= Passage to read =
Home Activities Discovering Puerto Escondido, Mexico’s Boho Chic Gem

Discovering Puerto Escondido, Mexico’s Boho Chic Gem

Change is afoot in Puerto Escondido, a dazzling region perched on the Mexican Coast. However, as David Amsden discovers, the place still retains its raw-edged surfing soul…

by CN Traveler

By David Amsden
For CN Traveller

I spent my first hour in Puerto Escondido doing what many had done before me: driving along a snaking two-lane highway in a euphoric delirium. Though I was only a few miles from the centre of the town on the Pacific coast of Mexico’s Oaxaca state, I felt an acute sense of being unmoored from the world I knew, stirred by a landscape of mountains and ocean and little else. I slowed for a herd of goats. I slowed for a man in a cowboy hat steering a tractor. I slowed, often, to scan the coastline for crashing waves, itching for a glimpse of their elegant fury.

= Given data =
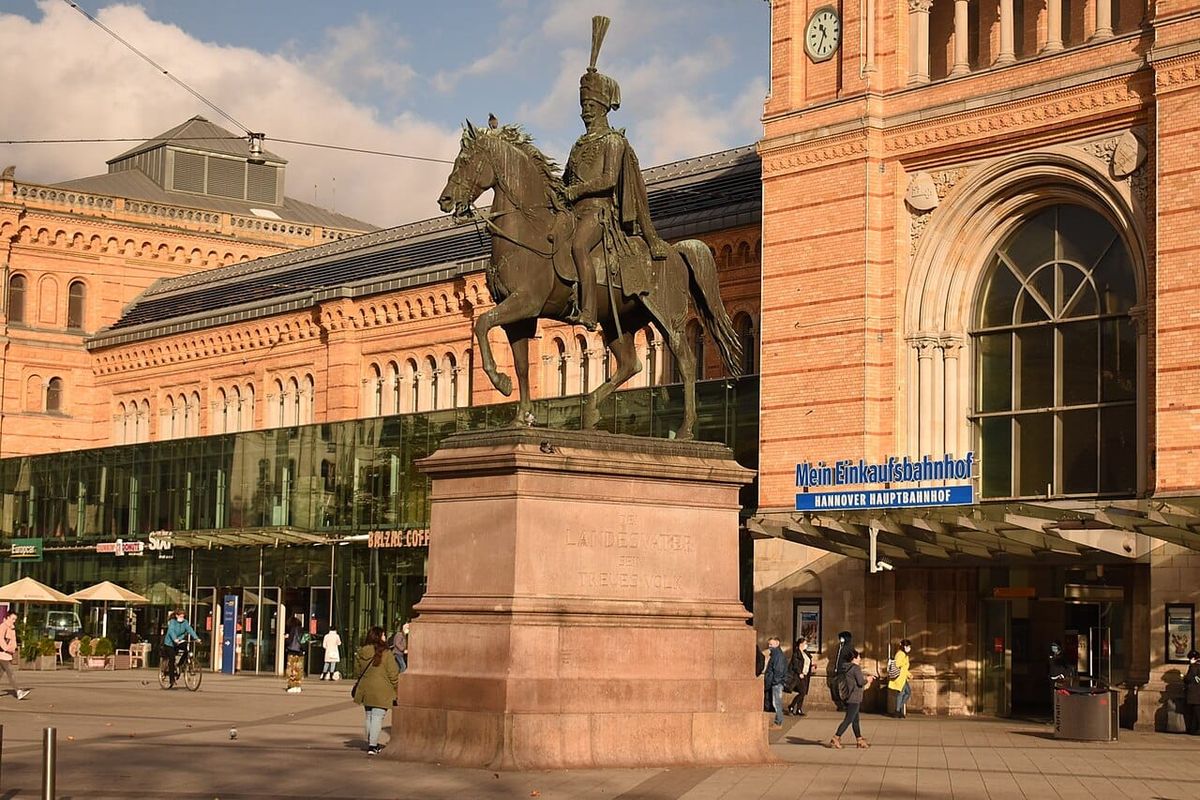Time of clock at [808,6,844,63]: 10:34
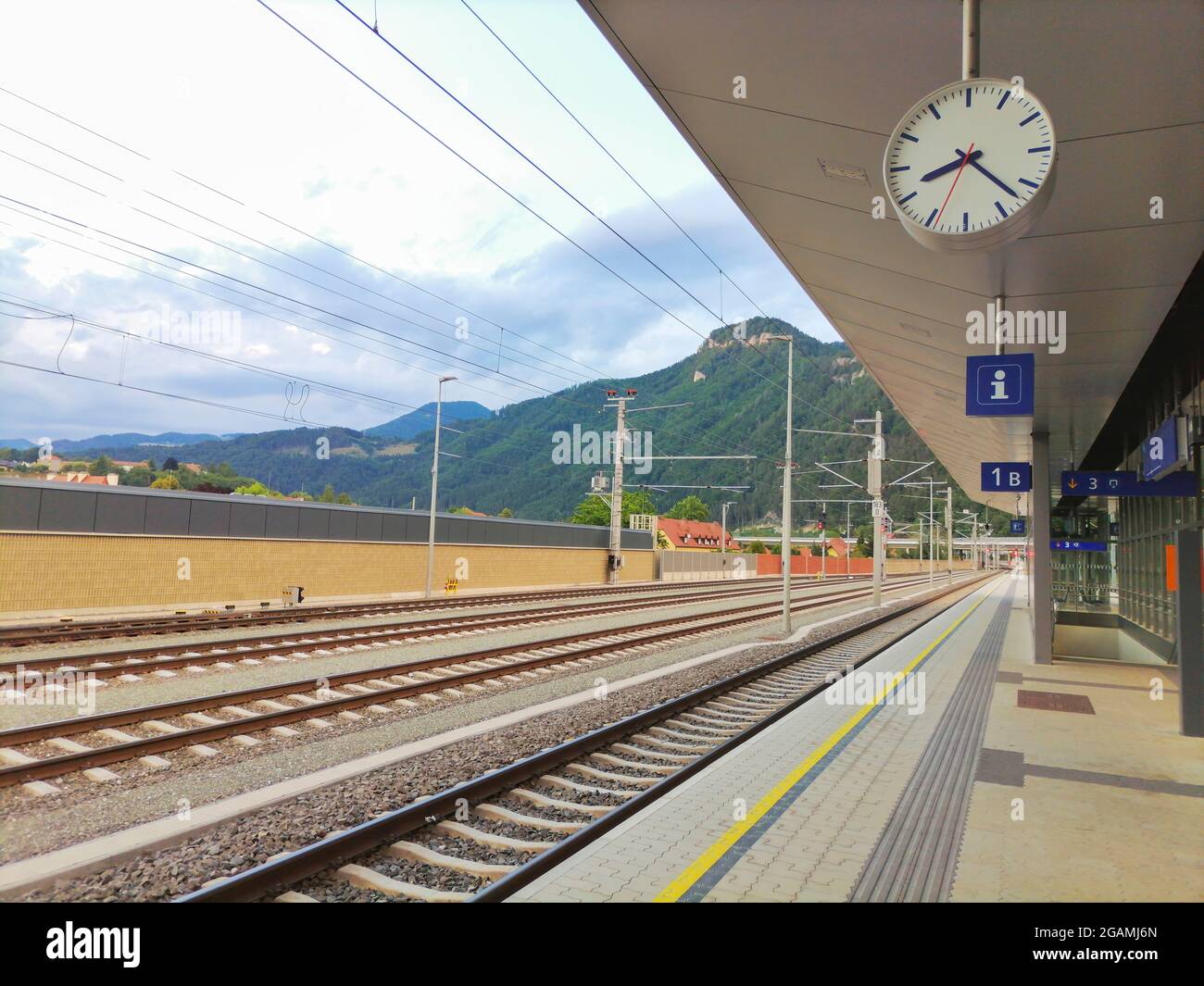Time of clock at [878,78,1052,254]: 8:22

= Exercise description =
Copy out the whole Puerto Escondido travel piece word for word, from its opening heading through the final sentence.

= Task output =
Home Activities Discovering Puerto Escondido, Mexico’s Boho Chic Gem

Discovering Puerto Escondido, Mexico’s Boho Chic Gem

Change is afoot in Puerto Escondido, a dazzling region perched on the Mexican Coast. However, as David Amsden discovers, the place still retains its raw-edged surfing soul…

by CN Traveler

By David Amsden
For CN Traveller

I spent my first hour in Puerto Escondido doing what many had done before me: driving along a snaking two-lane highway in a euphoric delirium. Though I was only a few miles from the centre of the town on the Pacific coast of Mexico’s Oaxaca state, I felt an acute sense of being unmoored from the world I knew, stirred by a landscape of mountains and ocean and little else. I slowed for a herd of goats. I slowed for a man in a cowboy hat steering a tractor. I slowed, often, to scan the coastline for crashing waves, itching for a glimpse of their elegant fury.